#### Фрагмент текста:
Однако я сознаю свою обязанность и уже неделю назад сообщил в Лейпциг, что ещё в этом месяце приступаю к работе, то есть вновь надеваю на себя это ярмо, и пусть будущее решает, что будет и чем оно мне за то воздаст.
Вот такое, дорогой друг, досталось Вам длинное письмо, читать которое потребует от Вас немалого труда, но Вы сами в том виноваты и побудили меня к тому своей проникновенной настойчивостью. Рад был узнать, что в Вашем доме отныне три девочки, выражаясь старинным языком Лессинга, три сударыньки, что наполняют Вас радостью. Остаюсь Вашим верным другом.
Фридрих Кристоф Дальман (1785–1860) – историк, политик, активный сторонник объединения Германии. Преподавал историю в университете Киля, в Гёттингенском и Боннском университетах. Автор истории Дании и истории Французской революции. Участвовал в написании Ганноверской конституции (1833). В 1837 г. был изгнан из Ганновера за несогласие с отменой конституции (вместе с шестью другими профессорами, среди которых были братья Гримм и Г. Гервинус).

#### Исходные данные:
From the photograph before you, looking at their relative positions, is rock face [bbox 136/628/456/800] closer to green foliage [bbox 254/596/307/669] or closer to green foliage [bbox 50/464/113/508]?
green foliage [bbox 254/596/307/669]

#### Задание:
Перепишите из фрагмента текста без изменений отрывок между словами «Вот такое, дорогой» и «и Г. Гервинус).», включая их.

#### Результат выполнения:
Вот такое, дорогой друг, досталось Вам длинное письмо, читать которое потребует от Вас немалого труда, но Вы сами в том виноваты и побудили меня к тому своей проникновенной настойчивостью. Рад был узнать, что в Вашем доме отныне три девочки, выражаясь старинным языком Лессинга, три сударыньки, что наполняют Вас радостью. Остаюсь Вашим верным другом.
Фридрих Кристоф Дальман (1785–1860) – историк, политик, активный сторонник объединения Германии. Преподавал историю в университете Киля, в Гёттингенском и Боннском университетах. Автор истории Дании и истории Французской революции. Участвовал в написании Ганноверской конституции (1833). В 1837 г. был изгнан из Ганновера за несогласие с отменой конституции (вместе с шестью другими профессорами, среди которых были братья Гримм и Г. Гервинус).